### [Written problem]
Could the lines from the one with "How far from the viewer is (709,33)" through the end of the listing be restated exactly, with nothing else included?

### [Extracted entries]
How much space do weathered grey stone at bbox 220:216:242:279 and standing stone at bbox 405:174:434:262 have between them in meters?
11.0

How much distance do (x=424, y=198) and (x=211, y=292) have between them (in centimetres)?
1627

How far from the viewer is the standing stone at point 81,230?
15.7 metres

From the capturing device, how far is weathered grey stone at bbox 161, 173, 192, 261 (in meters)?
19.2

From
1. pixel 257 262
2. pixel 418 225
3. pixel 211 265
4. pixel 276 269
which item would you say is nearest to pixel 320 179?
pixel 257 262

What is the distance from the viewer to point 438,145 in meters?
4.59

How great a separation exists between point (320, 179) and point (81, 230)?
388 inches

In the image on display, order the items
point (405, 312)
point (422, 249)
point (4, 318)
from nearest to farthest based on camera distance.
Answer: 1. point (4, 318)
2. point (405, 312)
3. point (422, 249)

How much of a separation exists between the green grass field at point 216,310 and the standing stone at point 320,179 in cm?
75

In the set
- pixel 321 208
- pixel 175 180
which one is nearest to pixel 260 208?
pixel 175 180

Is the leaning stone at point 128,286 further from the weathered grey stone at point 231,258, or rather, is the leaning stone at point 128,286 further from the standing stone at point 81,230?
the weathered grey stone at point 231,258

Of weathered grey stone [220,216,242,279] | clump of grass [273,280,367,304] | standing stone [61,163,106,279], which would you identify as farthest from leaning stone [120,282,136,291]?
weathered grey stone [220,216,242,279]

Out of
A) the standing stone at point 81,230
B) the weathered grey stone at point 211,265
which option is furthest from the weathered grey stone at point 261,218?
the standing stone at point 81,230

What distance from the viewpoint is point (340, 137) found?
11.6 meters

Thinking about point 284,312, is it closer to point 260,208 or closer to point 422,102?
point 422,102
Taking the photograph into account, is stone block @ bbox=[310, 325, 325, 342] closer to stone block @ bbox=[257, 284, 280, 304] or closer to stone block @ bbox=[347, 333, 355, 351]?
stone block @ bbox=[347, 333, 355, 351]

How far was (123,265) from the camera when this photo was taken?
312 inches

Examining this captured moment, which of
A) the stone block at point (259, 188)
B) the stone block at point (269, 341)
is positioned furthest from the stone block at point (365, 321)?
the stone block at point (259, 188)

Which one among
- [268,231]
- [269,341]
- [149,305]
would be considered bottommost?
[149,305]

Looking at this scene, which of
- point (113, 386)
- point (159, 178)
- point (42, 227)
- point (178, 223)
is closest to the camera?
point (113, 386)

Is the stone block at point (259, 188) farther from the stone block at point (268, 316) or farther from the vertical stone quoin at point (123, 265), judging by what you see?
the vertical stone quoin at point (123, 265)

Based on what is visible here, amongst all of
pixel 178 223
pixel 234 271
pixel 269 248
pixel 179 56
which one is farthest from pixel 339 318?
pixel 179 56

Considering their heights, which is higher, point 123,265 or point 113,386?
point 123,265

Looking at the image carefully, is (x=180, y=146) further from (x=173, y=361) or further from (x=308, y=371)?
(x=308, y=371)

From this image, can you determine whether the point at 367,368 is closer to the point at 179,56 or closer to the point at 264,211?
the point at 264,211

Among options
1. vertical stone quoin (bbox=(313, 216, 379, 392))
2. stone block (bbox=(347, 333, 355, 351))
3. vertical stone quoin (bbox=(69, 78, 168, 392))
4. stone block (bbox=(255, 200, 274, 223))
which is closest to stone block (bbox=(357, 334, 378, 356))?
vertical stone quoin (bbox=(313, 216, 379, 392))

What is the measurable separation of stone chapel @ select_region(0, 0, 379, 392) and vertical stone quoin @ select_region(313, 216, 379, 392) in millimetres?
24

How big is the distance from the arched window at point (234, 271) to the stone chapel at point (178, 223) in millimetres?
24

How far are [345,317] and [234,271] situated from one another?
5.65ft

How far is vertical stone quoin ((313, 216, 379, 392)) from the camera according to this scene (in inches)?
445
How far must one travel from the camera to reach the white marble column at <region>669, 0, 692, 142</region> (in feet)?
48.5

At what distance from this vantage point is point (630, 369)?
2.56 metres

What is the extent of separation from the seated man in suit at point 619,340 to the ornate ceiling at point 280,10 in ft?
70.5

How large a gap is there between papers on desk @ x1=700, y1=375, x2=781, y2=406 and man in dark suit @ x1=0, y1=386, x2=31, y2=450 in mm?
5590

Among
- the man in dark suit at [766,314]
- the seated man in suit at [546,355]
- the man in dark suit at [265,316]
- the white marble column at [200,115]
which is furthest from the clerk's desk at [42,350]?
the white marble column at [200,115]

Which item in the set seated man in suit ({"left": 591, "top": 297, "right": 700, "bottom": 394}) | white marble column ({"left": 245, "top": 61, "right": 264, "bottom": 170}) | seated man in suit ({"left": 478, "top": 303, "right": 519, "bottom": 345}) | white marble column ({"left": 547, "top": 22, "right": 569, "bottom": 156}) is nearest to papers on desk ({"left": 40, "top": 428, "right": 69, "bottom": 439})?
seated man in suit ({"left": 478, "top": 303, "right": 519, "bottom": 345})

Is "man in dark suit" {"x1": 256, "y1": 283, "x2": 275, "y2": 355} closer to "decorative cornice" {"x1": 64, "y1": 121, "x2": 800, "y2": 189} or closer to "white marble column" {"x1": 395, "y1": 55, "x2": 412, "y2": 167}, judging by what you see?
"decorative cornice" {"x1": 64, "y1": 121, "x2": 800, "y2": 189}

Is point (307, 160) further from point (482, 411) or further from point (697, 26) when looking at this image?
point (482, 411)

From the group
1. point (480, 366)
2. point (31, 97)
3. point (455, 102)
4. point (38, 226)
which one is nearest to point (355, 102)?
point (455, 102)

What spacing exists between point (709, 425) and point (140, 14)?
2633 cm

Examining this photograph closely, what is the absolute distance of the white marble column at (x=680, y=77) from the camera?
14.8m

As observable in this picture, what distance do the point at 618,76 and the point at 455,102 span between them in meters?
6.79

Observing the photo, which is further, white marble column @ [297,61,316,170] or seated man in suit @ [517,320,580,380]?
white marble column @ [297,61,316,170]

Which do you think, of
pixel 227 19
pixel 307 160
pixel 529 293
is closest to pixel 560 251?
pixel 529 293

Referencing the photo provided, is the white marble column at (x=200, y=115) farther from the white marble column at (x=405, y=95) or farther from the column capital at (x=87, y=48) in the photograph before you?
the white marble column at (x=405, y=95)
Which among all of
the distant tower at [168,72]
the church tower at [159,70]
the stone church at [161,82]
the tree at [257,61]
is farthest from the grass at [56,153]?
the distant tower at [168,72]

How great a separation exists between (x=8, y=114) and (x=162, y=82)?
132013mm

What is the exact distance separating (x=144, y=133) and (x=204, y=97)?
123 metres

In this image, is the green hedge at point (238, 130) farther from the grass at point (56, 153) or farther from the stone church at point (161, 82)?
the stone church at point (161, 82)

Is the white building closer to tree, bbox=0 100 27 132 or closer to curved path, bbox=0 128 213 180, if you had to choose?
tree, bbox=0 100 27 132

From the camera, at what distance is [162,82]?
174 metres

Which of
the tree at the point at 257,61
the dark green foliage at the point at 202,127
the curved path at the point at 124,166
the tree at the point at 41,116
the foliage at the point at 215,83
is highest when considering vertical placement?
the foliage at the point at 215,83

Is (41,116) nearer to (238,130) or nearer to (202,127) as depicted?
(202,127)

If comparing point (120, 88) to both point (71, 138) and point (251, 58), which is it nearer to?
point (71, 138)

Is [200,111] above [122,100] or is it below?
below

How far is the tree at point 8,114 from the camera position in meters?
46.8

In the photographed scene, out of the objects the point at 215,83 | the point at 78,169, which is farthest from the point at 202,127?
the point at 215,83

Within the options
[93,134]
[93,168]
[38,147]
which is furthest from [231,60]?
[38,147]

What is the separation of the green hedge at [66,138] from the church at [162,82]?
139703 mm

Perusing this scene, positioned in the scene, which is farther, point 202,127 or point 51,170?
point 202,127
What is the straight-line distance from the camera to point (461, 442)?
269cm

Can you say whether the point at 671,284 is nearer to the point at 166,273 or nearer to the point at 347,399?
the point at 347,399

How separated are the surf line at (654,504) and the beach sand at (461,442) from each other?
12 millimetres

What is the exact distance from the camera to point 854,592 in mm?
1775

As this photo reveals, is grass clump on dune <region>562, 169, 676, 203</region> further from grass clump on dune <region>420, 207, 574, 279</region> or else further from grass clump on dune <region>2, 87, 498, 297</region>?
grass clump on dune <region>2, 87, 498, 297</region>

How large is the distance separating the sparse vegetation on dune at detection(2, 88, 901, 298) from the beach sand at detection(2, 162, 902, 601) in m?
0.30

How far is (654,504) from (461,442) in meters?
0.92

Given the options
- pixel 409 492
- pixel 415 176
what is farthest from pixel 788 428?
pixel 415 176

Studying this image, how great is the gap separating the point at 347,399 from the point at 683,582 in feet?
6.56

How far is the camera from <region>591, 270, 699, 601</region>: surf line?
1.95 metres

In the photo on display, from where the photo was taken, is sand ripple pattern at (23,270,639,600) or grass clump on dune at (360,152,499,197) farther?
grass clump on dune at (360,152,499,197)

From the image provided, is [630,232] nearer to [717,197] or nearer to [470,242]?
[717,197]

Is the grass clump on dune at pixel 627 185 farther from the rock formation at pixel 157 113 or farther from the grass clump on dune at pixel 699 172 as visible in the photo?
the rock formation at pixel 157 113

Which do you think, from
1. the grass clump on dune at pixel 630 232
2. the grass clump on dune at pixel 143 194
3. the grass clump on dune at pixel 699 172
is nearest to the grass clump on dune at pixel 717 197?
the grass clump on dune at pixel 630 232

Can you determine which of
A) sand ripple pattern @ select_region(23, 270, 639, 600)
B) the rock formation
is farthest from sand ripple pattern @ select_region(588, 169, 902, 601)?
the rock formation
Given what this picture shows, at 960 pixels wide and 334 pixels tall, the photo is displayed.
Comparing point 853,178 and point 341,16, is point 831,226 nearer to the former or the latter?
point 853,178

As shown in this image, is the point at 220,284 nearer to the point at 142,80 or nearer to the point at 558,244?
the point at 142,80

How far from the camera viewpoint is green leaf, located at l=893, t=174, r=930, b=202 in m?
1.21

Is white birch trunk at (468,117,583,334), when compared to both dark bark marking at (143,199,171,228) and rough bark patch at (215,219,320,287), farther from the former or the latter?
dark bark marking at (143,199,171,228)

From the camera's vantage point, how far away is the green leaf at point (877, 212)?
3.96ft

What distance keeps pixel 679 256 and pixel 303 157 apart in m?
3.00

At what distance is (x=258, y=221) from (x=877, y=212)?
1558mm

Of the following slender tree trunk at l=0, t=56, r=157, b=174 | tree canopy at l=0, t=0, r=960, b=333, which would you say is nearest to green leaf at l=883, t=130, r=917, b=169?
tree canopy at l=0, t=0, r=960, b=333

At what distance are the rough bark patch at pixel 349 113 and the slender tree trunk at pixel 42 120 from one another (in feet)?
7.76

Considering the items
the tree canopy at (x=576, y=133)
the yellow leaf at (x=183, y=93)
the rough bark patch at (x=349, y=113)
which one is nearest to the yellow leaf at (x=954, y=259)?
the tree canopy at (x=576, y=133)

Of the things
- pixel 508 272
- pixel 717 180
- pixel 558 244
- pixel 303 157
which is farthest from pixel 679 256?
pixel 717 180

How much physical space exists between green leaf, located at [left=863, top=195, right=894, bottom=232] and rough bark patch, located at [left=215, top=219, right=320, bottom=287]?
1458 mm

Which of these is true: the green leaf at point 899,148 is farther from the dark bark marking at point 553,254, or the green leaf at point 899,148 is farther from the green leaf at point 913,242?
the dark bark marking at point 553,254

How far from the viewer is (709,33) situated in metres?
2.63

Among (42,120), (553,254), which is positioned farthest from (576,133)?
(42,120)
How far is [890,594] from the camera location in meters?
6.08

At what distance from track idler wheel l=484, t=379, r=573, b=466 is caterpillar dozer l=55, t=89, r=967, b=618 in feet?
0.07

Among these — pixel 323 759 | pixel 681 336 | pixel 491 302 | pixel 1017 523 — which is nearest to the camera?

### [Worked solution]
How far from the viewer is (709,33) situated in metres?
2.63

Among (42,120), (553,254), which is positioned farthest from (576,133)?
(42,120)
How far is [890,594] from the camera location in meters?
6.08

At what distance from track idler wheel l=484, t=379, r=573, b=466 is caterpillar dozer l=55, t=89, r=967, b=618 in feet?
0.07

Among these — pixel 323 759 | pixel 681 336 | pixel 491 302 | pixel 1017 523 — which is nearest to the camera?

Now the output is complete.